Presiden Republik Indonesia, Prabowo Subianto, kembali melakukan kunjungan luar negeri ke Prancis. Jelang momen Iduladha, Presiden Prabowo diketahui tiba di Prancis pada Selasa (26/5/2026).
Lantaran absen dalam pelaksanaan salat Iduladha di Indonesia, publik pun mempertanyakan alasan utama mengapa Prabowo memilih untuk pergi ke Prancis daripada mengikuti rangkaian Iduladha di dalam negeri. Merespons hal tersebut, Menteri Luar Negeri RI, Sugiono, mengungkapkan bahwa Prabowo melakukan kunjungan tersebut usai mendapat undangan dari Presiden Prancis, Emmanuel Macron.
Baca Juga: Teguran Keras Prabowo pada Menteri: Perintah Presiden Jangan Sampai Diakali
"(Kunjungan) ini adalah undangan dari Presiden Macron yang sempat tertunda," pungkas Sugiono dalam keterangan resmi yang diterima Olenka pada Rabu (27/5/2026).
Sugiono menjelaskan, pada awalnya Presiden Prabowo dijadwalkan bertemu Presiden Macron pada April 2026. Namun, agenda tersebut tertunda karena baru menemukan waktu yang cocok di bulan Mei 2026.

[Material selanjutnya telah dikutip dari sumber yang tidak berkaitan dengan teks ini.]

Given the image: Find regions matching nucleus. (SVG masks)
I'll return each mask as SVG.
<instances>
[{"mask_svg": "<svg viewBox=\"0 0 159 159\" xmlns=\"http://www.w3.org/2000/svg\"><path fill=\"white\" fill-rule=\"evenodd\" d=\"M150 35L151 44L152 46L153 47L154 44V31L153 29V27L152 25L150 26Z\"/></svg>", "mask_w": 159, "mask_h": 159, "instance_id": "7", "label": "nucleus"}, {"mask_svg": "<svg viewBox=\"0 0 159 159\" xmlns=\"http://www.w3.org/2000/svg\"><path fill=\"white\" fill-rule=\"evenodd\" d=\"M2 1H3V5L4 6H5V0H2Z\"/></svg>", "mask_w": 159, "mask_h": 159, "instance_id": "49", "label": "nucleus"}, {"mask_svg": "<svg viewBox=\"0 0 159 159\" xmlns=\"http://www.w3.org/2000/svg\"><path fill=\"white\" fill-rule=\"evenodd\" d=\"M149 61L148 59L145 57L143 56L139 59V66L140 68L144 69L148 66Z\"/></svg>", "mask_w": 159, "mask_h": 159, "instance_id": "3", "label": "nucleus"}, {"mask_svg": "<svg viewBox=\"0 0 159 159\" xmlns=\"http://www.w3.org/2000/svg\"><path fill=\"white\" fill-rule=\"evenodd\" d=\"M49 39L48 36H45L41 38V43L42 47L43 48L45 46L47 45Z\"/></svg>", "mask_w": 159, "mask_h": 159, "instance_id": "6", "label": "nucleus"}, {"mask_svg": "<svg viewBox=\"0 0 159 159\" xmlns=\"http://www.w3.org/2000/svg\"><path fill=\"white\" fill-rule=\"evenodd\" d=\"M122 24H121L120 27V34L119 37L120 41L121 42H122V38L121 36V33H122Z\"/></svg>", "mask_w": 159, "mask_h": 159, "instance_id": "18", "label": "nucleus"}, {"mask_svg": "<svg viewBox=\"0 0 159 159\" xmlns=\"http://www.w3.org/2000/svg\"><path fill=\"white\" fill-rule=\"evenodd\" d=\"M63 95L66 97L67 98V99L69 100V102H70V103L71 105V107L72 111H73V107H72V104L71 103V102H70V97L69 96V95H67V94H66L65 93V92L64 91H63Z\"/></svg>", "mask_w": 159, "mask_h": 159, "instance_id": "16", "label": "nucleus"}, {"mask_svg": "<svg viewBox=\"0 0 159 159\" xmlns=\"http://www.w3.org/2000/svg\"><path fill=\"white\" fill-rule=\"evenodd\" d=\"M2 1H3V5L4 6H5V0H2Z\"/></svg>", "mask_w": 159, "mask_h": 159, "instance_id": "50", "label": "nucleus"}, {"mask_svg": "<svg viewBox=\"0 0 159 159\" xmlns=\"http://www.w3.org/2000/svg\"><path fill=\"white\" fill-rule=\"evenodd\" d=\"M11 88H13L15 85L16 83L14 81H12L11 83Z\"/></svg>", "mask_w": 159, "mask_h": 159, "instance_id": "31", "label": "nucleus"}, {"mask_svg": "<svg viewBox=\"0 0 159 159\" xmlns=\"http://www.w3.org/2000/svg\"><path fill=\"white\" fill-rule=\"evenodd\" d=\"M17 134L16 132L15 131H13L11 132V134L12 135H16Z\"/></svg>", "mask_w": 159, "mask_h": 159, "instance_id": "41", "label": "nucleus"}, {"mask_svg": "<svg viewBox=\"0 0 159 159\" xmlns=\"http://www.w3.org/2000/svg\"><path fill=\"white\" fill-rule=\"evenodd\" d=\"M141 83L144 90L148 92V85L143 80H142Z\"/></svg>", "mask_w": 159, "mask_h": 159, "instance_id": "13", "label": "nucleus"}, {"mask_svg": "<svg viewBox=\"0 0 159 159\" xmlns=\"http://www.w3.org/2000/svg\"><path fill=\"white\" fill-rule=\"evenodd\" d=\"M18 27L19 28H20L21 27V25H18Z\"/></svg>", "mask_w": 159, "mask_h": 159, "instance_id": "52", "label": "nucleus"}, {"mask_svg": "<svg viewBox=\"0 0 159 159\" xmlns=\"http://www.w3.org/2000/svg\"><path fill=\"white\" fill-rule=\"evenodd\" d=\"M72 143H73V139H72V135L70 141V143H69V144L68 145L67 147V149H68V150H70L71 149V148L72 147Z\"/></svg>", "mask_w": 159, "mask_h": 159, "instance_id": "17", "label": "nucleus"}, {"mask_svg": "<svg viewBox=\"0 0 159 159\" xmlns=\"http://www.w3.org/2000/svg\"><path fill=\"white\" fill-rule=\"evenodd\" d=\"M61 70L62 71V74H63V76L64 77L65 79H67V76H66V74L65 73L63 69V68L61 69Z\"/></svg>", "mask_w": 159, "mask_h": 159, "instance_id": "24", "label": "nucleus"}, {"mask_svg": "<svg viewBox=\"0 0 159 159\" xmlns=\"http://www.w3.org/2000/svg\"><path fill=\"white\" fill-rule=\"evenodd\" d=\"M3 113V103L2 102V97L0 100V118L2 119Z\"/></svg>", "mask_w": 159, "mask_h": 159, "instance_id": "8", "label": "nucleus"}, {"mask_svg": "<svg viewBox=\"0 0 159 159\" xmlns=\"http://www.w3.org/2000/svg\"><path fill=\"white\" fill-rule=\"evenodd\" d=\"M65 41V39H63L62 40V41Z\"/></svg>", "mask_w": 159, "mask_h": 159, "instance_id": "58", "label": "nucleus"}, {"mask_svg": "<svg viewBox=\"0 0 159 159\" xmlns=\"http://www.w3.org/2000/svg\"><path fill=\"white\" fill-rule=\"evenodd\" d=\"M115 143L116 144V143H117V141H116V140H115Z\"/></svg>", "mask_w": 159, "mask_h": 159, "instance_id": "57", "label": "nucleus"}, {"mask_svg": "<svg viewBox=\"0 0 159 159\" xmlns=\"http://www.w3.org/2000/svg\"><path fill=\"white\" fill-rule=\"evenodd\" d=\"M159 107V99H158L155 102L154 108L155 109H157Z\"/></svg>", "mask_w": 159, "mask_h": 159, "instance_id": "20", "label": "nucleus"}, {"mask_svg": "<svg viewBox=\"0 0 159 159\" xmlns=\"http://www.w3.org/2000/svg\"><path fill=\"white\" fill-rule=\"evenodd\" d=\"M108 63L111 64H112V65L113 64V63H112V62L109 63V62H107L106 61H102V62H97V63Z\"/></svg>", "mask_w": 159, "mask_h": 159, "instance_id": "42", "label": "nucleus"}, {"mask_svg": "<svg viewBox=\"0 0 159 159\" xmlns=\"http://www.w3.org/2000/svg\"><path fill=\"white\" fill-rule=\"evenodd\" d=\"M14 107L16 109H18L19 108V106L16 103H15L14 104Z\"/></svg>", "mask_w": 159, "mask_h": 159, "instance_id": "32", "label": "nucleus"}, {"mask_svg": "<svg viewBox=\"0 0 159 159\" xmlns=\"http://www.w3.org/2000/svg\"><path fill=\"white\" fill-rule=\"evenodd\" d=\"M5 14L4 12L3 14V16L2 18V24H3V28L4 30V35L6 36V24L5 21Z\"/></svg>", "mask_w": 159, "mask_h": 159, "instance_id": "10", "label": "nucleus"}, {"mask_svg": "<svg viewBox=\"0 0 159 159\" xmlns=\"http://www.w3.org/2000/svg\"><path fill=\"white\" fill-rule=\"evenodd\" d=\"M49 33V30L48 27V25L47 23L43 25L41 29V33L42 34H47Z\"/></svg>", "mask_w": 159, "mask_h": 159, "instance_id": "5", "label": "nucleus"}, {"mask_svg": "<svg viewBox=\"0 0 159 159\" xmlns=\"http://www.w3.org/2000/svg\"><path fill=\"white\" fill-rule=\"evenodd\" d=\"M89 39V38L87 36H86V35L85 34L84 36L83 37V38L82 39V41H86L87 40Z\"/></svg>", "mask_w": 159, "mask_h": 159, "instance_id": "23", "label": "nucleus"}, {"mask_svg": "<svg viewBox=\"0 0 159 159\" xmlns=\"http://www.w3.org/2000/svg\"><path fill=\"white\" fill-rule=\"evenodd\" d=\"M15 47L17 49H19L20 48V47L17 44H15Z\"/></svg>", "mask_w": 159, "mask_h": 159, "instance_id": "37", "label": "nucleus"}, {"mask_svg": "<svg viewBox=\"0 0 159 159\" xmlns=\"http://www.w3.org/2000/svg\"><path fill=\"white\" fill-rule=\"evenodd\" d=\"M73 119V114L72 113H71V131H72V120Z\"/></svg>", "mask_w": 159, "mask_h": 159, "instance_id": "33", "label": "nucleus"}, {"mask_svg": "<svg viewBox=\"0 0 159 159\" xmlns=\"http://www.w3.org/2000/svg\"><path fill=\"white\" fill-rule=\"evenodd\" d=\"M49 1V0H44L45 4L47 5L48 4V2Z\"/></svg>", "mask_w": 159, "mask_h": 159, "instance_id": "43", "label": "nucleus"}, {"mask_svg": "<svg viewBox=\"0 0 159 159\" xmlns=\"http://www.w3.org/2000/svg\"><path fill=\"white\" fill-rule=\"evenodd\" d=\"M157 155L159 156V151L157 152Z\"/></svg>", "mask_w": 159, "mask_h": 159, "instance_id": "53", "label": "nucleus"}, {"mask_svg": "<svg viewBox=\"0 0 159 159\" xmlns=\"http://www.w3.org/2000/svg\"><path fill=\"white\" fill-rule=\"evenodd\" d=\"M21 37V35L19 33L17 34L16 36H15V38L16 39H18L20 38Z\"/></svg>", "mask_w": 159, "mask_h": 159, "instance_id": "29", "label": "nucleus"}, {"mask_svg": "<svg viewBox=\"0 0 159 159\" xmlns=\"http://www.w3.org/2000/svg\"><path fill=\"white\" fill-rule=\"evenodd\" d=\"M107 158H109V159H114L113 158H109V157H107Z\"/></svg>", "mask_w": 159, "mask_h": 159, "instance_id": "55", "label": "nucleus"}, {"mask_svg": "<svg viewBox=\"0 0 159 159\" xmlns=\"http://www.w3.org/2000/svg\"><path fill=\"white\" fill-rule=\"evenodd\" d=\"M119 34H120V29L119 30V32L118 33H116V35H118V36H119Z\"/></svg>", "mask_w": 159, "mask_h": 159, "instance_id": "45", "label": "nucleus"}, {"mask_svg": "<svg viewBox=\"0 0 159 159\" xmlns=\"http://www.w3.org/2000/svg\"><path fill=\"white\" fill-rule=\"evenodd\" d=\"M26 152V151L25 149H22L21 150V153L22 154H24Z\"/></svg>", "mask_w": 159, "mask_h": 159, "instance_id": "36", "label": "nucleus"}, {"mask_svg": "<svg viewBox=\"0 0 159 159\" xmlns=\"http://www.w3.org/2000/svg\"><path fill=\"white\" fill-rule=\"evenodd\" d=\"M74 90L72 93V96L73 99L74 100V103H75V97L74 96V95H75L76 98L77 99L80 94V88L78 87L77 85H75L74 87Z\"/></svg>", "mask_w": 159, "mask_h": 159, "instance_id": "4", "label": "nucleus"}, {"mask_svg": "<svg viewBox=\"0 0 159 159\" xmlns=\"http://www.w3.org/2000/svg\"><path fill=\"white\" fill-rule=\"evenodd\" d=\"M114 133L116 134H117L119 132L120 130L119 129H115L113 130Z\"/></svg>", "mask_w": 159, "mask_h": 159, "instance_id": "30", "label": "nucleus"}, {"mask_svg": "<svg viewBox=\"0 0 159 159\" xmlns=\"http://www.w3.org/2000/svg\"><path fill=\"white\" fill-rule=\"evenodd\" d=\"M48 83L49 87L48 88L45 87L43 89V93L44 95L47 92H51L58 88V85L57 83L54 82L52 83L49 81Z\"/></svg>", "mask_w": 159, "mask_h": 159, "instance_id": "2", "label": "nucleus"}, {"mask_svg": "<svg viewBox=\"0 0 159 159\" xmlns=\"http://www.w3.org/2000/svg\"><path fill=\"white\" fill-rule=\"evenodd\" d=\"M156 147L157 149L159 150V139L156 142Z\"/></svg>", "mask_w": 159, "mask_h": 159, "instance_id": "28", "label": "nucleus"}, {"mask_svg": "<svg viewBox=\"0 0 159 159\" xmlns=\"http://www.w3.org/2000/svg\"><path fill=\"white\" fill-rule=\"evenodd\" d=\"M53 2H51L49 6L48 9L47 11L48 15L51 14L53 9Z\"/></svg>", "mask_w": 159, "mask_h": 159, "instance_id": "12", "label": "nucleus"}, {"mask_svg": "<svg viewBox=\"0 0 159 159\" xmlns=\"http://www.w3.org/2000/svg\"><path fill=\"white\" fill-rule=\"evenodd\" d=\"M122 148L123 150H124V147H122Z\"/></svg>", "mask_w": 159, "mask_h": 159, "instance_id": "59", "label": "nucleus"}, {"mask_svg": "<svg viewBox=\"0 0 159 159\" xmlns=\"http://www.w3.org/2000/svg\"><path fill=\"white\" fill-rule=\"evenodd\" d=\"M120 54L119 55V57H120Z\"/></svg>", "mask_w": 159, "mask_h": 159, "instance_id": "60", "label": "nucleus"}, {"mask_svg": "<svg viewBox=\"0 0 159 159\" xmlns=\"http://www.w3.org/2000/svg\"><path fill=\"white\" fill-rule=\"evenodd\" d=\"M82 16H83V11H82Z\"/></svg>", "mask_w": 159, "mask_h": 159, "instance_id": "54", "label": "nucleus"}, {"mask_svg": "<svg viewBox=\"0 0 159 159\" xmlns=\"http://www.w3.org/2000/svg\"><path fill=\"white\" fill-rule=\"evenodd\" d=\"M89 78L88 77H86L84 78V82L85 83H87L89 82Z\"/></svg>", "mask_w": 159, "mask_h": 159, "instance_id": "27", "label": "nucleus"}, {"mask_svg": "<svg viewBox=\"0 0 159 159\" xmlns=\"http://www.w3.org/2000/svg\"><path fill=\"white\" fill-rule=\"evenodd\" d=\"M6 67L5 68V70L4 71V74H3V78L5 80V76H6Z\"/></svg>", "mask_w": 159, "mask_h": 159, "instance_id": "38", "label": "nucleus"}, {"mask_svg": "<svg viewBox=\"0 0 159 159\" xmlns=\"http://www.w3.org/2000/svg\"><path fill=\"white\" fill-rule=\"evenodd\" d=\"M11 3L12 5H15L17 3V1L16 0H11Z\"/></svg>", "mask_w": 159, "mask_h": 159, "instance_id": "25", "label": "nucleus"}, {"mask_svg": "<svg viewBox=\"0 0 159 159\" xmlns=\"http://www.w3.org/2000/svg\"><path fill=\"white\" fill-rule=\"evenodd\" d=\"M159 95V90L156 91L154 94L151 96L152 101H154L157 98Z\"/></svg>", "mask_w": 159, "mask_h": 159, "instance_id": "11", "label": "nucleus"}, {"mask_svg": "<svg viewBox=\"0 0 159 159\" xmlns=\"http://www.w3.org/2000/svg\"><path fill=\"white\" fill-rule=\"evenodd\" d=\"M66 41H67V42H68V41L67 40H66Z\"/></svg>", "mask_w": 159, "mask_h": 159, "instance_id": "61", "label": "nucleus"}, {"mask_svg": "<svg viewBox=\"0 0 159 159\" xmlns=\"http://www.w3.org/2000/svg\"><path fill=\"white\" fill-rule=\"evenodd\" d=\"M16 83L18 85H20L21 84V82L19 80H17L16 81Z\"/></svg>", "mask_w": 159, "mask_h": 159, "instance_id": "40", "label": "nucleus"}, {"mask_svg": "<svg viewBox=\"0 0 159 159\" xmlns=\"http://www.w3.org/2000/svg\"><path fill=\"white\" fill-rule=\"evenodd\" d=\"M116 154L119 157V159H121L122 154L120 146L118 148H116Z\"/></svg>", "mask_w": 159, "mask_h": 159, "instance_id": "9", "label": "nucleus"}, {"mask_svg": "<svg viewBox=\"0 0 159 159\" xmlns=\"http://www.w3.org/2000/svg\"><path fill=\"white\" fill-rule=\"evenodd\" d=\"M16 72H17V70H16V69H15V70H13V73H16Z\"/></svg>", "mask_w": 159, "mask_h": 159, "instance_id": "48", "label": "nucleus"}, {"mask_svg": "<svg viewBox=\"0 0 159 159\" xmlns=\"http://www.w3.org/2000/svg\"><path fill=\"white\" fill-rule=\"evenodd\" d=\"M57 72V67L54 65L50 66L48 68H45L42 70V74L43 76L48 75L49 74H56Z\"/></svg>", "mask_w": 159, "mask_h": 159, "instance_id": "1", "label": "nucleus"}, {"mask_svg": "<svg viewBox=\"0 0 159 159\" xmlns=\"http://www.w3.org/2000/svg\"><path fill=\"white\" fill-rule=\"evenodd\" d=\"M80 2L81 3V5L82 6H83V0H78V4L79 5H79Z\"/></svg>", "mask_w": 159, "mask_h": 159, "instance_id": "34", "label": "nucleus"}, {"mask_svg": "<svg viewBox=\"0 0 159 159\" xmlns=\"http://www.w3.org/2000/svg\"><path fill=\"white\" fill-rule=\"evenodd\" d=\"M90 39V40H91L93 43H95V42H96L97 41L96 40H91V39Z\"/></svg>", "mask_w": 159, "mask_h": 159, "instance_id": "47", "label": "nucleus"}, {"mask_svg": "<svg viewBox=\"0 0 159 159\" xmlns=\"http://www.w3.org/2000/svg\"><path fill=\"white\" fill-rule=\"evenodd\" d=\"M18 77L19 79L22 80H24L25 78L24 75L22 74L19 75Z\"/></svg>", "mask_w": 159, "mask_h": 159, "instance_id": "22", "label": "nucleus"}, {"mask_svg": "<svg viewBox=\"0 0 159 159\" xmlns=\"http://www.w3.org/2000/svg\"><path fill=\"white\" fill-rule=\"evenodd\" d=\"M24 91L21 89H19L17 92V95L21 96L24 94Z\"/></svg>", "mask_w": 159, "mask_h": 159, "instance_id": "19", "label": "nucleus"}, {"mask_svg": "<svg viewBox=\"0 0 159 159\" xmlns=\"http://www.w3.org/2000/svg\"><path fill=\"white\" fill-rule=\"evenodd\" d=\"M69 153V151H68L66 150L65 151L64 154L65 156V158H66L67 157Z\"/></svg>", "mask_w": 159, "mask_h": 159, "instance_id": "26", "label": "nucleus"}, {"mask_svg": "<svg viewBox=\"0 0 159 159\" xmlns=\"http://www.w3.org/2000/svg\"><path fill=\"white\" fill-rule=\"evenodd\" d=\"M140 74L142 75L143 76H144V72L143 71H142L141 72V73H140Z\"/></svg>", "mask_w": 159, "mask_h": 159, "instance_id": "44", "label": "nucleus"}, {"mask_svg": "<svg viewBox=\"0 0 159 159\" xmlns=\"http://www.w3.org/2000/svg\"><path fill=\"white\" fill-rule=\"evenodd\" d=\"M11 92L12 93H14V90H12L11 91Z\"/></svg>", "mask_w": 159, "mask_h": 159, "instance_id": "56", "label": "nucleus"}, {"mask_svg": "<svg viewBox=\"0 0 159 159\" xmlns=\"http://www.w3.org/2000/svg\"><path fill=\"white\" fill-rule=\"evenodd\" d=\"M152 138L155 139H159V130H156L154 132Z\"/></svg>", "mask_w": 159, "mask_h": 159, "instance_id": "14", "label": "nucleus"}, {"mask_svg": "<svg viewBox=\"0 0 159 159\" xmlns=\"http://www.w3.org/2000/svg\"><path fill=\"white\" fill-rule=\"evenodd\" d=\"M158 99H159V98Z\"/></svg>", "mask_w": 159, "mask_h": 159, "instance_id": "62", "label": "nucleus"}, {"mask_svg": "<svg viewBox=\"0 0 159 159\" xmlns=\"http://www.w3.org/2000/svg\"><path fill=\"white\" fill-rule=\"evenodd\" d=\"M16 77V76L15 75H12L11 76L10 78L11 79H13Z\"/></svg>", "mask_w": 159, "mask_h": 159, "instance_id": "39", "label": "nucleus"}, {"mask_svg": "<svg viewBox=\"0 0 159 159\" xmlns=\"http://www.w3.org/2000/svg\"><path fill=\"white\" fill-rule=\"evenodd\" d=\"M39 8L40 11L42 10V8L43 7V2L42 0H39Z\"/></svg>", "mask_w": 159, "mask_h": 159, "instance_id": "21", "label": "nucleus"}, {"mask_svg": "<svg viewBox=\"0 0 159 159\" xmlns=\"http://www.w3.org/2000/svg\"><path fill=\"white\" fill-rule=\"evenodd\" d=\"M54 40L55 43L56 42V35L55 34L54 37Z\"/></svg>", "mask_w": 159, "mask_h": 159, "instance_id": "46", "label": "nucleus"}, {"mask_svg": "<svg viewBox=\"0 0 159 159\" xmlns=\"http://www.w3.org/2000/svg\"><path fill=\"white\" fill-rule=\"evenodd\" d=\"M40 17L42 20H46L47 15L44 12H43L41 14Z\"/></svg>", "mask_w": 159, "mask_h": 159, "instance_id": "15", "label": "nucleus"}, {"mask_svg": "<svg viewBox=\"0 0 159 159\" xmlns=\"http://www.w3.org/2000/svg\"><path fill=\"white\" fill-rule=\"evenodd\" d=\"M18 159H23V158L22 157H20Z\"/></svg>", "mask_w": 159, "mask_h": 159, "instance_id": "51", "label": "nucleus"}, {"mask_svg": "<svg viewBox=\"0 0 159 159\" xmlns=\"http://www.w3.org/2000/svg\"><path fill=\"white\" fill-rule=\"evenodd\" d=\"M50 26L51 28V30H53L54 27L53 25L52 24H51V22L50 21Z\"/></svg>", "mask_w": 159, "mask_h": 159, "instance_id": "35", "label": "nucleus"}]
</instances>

"Presiden Macron kembali mengundang dan mengajukan tanggal yang saat ini. Jadi karena sudah diajukan dua kali, Presiden Prabowo pun memenuhi undangan ini," tambah Sugiono.
Tak hanya itu, kunjungan Prabowo ke Prancis juga sekaligus dimaknai sebagai kunjungan balasan Presiden Macron ke Indonesia beberapa waktu lalu.